Stored dataset items

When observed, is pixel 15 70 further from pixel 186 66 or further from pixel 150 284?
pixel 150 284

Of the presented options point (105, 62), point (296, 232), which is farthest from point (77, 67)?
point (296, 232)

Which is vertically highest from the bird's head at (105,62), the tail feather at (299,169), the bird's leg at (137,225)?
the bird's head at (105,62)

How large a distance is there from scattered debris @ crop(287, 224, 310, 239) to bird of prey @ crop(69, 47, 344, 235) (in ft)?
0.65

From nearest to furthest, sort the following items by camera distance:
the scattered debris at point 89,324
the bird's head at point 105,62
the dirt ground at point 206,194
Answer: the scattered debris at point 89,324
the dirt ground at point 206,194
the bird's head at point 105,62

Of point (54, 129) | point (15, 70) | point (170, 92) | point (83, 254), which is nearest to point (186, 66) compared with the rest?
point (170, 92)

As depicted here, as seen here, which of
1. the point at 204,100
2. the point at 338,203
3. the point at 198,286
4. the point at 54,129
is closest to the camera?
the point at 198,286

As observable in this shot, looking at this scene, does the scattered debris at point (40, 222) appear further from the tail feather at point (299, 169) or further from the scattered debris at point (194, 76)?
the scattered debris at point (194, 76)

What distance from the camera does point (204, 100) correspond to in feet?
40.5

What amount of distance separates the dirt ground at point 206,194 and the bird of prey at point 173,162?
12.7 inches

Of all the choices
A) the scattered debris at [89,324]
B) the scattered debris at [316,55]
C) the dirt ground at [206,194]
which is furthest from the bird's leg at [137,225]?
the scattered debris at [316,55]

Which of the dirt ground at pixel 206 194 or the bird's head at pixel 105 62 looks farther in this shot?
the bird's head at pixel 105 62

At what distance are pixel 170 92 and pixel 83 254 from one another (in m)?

> _Task directions_
Please reproduce the data verbatim, starting at the line that contains "What distance from" and continuing through the end of the data.

> _Result for this exercise_
What distance from the camera does point (204, 100) correspond to in feet?
40.5

What amount of distance separates the dirt ground at point 206,194 and the bird of prey at point 173,162?
12.7 inches

Of all the choices
A) the scattered debris at [89,324]
B) the scattered debris at [316,55]
C) the dirt ground at [206,194]
which is furthest from the bird's leg at [137,225]?
the scattered debris at [316,55]

Which of the dirt ground at pixel 206 194 or the bird's head at pixel 105 62 looks farther in this shot?
the bird's head at pixel 105 62

At what distance are pixel 170 92 and pixel 83 254 from one another (in m)?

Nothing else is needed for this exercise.